После смерти Брежнева в ноябре 1982 года Андропов стал новым Генеральным секретарем ЦК КПСС, официальным главой Советского государства. Через несколько недель Октябрю было приказано подать в отставку. В тридцать два год а Дмитрий стал самым молодым руководителем за всю историю “Управления мокрых дел”.
По традиции, заложенной Октябрем, отдел оставался как бы самостоятельным, независимым от Московского центра. Дмитрий даже отказался перенести свою штаб-квартиру в Ясенево, где были сосредоточены все остальные подразделения Первого Главного управления. Тринадцатый отдел остался в своей мрачной усадьбе, недоступный для внешнего мира, суверенный, как независимое средневековое княжество.
Новая должность Дмитрия давала ему новые, совершенно фантастические привилегии. Ему выделили огромную квартиру на Кутузовском проспекте, в том же шикарном доме, где жил Андропов. В квартире были бар и кладовая, в которой не переводились дефицитные продукты. Его постоянно обслуживали повар и экономка. Кроме этого, Дмитрий получил дачу в Подмосковье и новенькую “Волгу” с личным шофером. Теперь ему был открыт доступ в магазины и клубы, которыми имели право пользоваться только самые высокопоставленные представители партийной номенклатуры. Сирота из детского приюта, который когда-то воровал объедки, чтобы выжить, пробился на самый верх.

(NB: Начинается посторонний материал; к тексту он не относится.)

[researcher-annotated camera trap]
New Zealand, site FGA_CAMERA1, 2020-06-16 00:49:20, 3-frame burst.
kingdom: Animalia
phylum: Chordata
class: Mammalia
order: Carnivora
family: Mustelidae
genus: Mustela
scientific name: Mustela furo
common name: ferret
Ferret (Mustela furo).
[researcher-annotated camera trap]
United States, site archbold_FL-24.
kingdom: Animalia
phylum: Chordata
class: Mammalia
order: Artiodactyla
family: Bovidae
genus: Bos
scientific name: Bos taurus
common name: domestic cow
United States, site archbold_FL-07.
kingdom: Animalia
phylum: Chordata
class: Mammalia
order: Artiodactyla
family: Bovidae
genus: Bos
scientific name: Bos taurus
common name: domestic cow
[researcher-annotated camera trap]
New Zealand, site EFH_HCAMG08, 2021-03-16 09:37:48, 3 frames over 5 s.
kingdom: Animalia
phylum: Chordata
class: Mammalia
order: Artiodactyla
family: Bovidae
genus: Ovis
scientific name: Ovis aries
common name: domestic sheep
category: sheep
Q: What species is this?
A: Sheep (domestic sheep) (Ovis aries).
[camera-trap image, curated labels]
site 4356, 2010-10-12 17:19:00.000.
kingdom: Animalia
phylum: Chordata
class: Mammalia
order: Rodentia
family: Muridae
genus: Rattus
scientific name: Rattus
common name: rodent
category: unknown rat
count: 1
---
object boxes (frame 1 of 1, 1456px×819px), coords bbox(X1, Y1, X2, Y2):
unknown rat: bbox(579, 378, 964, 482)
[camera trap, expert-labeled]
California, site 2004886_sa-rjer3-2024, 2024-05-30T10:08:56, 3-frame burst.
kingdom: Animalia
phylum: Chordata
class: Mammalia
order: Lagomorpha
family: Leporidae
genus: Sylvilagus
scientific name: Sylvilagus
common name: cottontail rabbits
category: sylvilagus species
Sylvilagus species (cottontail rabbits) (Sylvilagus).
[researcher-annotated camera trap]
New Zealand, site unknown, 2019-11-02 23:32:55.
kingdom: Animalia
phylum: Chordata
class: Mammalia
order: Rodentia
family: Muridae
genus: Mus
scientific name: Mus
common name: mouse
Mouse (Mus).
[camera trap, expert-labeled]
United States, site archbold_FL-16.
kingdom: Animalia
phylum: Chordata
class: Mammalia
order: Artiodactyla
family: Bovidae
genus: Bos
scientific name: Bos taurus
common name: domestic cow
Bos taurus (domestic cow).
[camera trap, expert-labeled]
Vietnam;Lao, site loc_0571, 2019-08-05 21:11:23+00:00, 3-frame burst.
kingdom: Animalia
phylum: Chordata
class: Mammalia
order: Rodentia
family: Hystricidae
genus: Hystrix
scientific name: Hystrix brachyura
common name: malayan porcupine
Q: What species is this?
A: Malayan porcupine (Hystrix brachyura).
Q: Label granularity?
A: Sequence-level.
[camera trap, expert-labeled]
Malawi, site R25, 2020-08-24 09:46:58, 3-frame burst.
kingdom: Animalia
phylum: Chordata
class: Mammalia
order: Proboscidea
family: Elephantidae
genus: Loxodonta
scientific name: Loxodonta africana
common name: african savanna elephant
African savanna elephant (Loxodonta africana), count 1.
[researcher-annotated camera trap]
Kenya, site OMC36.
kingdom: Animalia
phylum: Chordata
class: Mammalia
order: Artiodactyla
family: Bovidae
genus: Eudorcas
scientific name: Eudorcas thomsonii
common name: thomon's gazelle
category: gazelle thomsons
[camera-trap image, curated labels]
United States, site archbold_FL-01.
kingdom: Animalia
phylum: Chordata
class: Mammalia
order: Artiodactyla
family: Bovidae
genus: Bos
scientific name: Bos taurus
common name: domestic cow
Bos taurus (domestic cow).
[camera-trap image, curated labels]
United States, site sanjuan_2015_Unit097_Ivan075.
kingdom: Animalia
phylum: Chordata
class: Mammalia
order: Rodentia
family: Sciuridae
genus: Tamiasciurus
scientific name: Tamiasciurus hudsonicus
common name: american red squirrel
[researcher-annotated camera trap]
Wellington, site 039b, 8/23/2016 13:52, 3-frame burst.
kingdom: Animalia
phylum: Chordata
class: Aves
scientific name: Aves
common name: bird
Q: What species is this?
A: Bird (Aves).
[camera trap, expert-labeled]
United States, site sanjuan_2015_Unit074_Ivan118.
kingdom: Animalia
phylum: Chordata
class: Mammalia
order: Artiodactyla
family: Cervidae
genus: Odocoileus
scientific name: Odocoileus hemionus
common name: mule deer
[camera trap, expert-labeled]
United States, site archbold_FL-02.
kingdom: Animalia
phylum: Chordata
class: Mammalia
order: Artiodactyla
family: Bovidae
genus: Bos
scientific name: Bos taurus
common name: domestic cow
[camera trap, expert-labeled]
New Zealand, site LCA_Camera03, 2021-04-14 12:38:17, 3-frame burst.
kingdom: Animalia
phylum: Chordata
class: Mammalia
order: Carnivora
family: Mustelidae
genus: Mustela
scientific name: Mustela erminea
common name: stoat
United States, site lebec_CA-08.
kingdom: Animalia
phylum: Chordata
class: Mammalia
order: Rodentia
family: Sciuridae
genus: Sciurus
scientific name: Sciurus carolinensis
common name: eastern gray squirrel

Сам сирота, однако, почему-то не радовался наступившему благополучию. Он отказался отдачи и квартиры, ибо в последнее время в нем возобладала склонность к аскетичной и простой жизни. Дмитрий не любил компанию и почти никогда не посещал официальные обеды и приемы. Он одевался только в черное, носил грубую рубашку с тесным застегивающимся воротом, черный ремень и черные ботинки, а под пиджаком всегда прятал кобуру с пистолетом. Все больше и больше он становился похож на своего наставника и учителя, на Октября. И, как Октябрь, он работал в основном по ночам.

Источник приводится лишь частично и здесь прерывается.